I am pleased that my first Actian blog post is an exciting systems announcement. By the end of June, Actian will have available a new product – the Actian Analytics Platform, Hadoop SQL Edition – that allows to use the Actian Vector system in MPP mode on Hadoop clusters. I will talk about all this more extensively at the upcoming Hadoop Summit on June 3 in San Jose, California. So please come and attend!
As you may know, Actian Vector, previously called Vectorwise, is an analytical database system that originated from my research group at CWI. It can be considered a follow-up system from our earlier experiences with MonetDB, the open source system from CWI that pioneered columnar storage and CPU-cache optimized query processing for the new wave of analytical database systems that since have appeared. Whereas MonetDB is a main-memory system, Vector also works if your dataset is larger than RAM, and while sticking to columnar storage, it added a series of innovative ideas across the board such as lightweight compression methods, cooperative I/O scheduling and a new vectorized query execution method, which gives the system its name. Columnar storage and vectorized execution are now being adopted by the relational database industry, with Microsoft SQLserver including vectorized operations on columnstore tables, IBM introducing BLU in DB2 and recently also Oracle announcing an in-memory columnar subsystem. However, these systems have not yet ended the TPC-H Vectorwise domination in the industry standard benchmark for analytical database systems. So far this domination only concerns the single-server category, as Vectorwise was a single-server system – but not anymore thanks to project “Vortex”: the Hadoop-enabled MPP version of Vectorwise.

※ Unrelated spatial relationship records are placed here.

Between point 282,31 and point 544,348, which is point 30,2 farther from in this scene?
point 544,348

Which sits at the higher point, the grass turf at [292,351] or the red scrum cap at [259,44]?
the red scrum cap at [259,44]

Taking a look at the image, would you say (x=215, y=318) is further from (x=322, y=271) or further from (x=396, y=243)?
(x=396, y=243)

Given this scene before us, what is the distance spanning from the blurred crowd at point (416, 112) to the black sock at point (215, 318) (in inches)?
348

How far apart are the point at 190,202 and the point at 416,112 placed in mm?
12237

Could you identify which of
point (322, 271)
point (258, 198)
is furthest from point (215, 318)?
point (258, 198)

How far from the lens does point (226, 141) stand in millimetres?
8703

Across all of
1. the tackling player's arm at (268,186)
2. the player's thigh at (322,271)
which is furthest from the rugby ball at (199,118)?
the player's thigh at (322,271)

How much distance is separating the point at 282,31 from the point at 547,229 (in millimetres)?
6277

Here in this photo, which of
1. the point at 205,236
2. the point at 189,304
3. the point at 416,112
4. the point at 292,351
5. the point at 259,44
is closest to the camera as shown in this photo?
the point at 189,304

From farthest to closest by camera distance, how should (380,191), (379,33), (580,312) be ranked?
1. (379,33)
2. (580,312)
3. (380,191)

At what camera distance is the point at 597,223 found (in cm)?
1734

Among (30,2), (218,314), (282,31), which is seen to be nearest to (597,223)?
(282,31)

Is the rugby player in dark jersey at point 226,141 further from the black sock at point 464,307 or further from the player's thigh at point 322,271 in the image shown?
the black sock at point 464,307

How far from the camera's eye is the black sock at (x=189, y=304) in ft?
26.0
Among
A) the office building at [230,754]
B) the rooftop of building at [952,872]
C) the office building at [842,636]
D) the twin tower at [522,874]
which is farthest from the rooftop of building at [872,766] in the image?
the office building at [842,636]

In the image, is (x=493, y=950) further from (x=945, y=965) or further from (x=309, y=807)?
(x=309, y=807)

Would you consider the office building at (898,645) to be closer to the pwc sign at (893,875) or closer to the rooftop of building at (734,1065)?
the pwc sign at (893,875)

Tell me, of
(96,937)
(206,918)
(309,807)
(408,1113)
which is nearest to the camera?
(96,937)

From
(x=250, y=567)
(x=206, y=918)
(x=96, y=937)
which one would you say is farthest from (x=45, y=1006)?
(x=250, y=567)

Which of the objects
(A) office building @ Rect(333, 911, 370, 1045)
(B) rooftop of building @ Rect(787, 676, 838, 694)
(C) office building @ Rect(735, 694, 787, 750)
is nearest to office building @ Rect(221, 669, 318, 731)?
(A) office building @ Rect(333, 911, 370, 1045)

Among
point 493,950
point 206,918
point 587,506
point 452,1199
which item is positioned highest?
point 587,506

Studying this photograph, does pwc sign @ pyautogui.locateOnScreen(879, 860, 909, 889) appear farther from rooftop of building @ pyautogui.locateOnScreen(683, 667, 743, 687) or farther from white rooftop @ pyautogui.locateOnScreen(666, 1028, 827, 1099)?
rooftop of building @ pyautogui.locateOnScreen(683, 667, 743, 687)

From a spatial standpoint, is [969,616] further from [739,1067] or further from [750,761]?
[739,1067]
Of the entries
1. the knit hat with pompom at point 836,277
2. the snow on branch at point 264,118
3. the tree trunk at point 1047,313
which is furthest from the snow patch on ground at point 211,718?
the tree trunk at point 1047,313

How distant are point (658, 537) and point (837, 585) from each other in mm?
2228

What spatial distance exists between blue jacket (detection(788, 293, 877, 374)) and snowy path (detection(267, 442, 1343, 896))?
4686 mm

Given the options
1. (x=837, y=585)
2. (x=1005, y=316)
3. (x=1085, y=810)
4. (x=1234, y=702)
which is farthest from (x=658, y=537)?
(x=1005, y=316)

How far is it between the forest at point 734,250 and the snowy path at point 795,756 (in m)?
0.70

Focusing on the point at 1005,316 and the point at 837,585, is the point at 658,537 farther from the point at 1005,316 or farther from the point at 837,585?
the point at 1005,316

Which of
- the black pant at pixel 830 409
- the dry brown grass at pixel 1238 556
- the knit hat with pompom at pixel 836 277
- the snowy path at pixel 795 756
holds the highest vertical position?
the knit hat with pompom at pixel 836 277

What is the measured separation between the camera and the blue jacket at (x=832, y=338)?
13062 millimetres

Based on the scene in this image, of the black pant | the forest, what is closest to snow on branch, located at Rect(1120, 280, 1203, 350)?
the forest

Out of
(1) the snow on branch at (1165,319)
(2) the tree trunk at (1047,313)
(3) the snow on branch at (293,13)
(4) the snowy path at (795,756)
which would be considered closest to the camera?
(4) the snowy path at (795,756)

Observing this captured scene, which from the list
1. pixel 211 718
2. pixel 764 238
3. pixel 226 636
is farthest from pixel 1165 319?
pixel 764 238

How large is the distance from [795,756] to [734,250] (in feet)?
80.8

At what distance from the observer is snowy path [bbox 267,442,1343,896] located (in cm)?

To scale further than a single-server allows, one can create MPP database systems that use a cluster consisting of many machines. Big Data is heavily in vogue and many organizations are now developing data analysis pipelines that work on Hadoop clusters. Hadoop is not only relevant for the scalability and features it offers, but also because it is becoming the cluster management standard. The new YARN version of Hadoop adds many useful features for resource management. Hadoop distributors like Hortonworks, MapR and Cloudera are among the highest-valued tech startups now. An important side effect is strongly increasing availability of Hadoop skills, as Hadoop is not only getting much mindshare in industry but also making its way into Data Science curricula at universities (which are booming). Though I would not claim that managing a Hadoop cluster is a breeze, it is certainly moreeasy to find expertise on that, than finding expertise in managing and tuning MPP database systems. Further, Big Data pipelines typically process huge unstructured data, with MapReduce and other technologies being employed to find useful information hidden in the raw data. The end product is cleaner and more structured data that one could query with SQL. Being able to use SQL applications right on Hadoop significantly enriches Hadoop infrastructures. No wonder that systems offering to do SQL in Hadoop are the hottest thing in analytical database systems now, with new products being introduced regularly. The marketplace is made up by three categories of vendors:
- those that run MPP database systems outside Hadoop and provide a connector (examples are Teradata and Vertica). In this approach, system complexity is not reduced, and one needs to buy and manage two separate clusters: a database cluster for the structured data, and a Hadoop cluster to process the unstructured data. Plus, there is a lot of data copying.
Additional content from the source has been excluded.